I won’t be back… Arnie’s pressing PPI limit warning

Time is running out for Arnold Schwarzenegger as he reminds people they have just over two months left to complain about PPI. Up to 64 million PPI policies were sold, mostly between 1990 and 2010 and you can get help to claim from the FCA, Financial Ombudsman, Money Saving Expert and Which?.


WARNING: the advert might give you nightmares if you are as easily scared as me! 😀

The saviour of cash

In the Mail on Sunday, Jeff Prestridge discusses last week’s Cash Summit which took place as part of Which?’s powerful access to cash campaign. Author of the ‘Access to Cash Review’ Natalie Ceeney took a starring role in the event – “with her zest and determination, cash has a chance of surviving. Without her input, the banks will roll all over us and strip the pounds from our wallets, just like they axed our branches.”


I doubt the prediction of this rather overblown article will come to pass. Certainly consumers are making much less use of cash as, for many, more convenient forms have payment have emerged.

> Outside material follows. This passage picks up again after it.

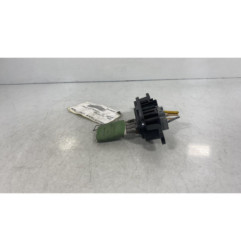 Resistance chauffage OPEL MOVANO B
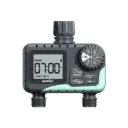 CONTROLLER 2 STAT. ITV205 2X3/4''-BATT.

However, as we see in Convos, there are very many instances where cash is almost a must, and certainly a preference, particularly for small and personal transactions.

It is a pity that the Mail on Sunday does not do some basic research of its own For example instead of relying on partisan campaigning it might examine the claim “ an alarming shrinkage in the number of free-to-use ATMs in recent months ” and ask from where these have gone – isolated machines (being protected as as far as possible by LINK with substantially increased subsidies) or near others where the demand for withdrawals has declined to make some of them uneconomic? It might also think about making constructive proposals, such as are given in the Access to cash” review; for example, enabling cash business to dispense cash, a proposal that would make cash more conveniently available to far more people than can get at it now.

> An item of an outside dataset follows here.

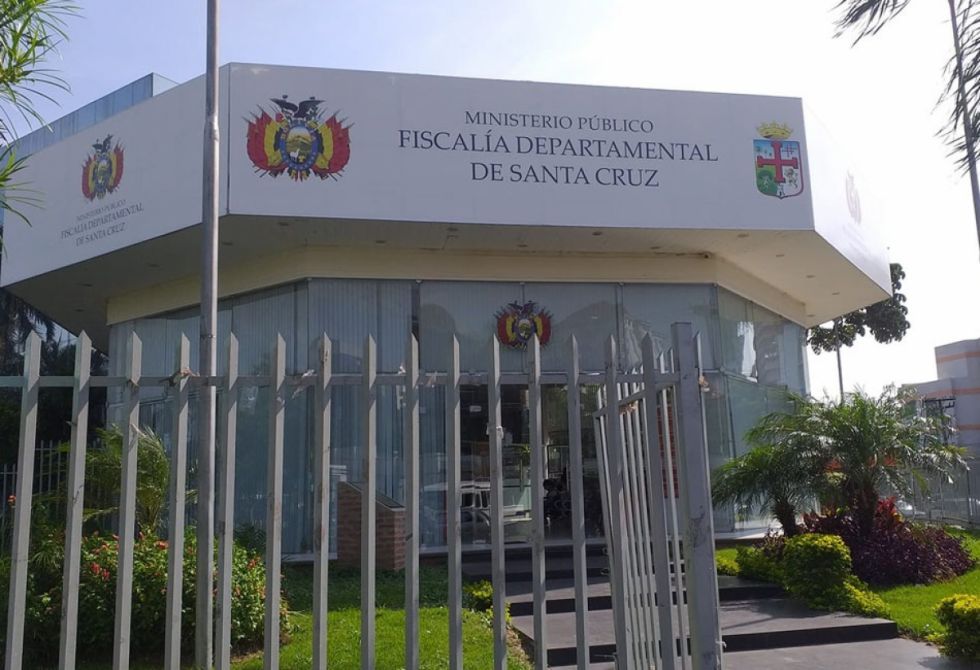 Diputados del MAS piden investigar a familiares de autoridades que habrían trabajado en Fassil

Times change and we have to adopt a sensible, pragmatic and constructive approach that is progressive not live in the past.

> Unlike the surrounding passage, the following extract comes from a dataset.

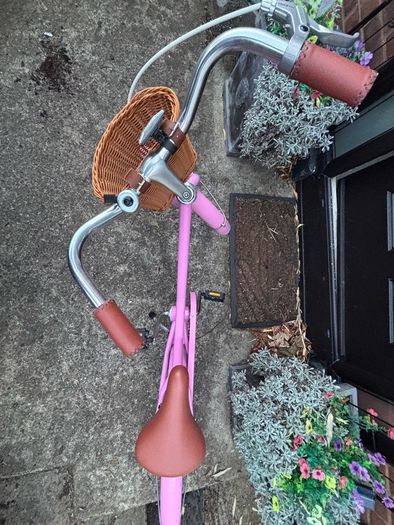 20" Kids Bicycle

Google’s AR animals entertain Android users

Google is rolling out a tool that lets Android users view moving animals which make sounds in augmented reality through their device’s camera. It currently only works with some animals but could be expanded to include objects and brands in future. Kate Bevan, editor of Which? Computing magazine, said: “While I expect to see this technology taken up by brands for advertising further down the track, AR will also be used for practical things like navigation: Google is already rolling out a trial of AR maps for owners of its Pixel phones, and I expect to see that more widely available next year.”

(Includes photo of Kate’s ludicrously fluffy cat!)


Kate’s cat is obviously unaware about what is happening in augmented reality. 🙂

Baby cot mattress sold by Amazon and Argos recalled over safety fears

Simba is voluntarily recalling one of its cot bed mattresses after tests proved that it had safety issues. The Simba Hybrid Cot Bed Mattress has been recalled because tests by Which? found that there was shrinkage when it was washed. The mattress was available to buy between 8 May 2018 and 10 May 2019 through Simbasleep.com, Amazon, Argos and eBay. The company has advised that parents stop using the product immediately and return it. Which? Testers washed the cover at 40C and found that it shrank, meaning the mattress had to be squashed to fit into it.


Millions of broadband customers are losing £200 a year by failing to switch and face price hikes of up to 60%

Millions of broadband customers are losing nearly £200 a year by failing to switch, new research has revealed. Customers who stay with their providers beyond their initial minimum contract are being hit with price hikes of up to 60 per cent, according to Which?. Households signed up to Virgin Media’s M50 tariff, for example, will see their monthly bills jump by £192 a year after their 12 month deal ends. Natalie Hitchins said: “These findings continue to show it is imperative that broadband customers who are out of contract either contact their supplier to secure a good deal or shop around and look to switch elsewhere.”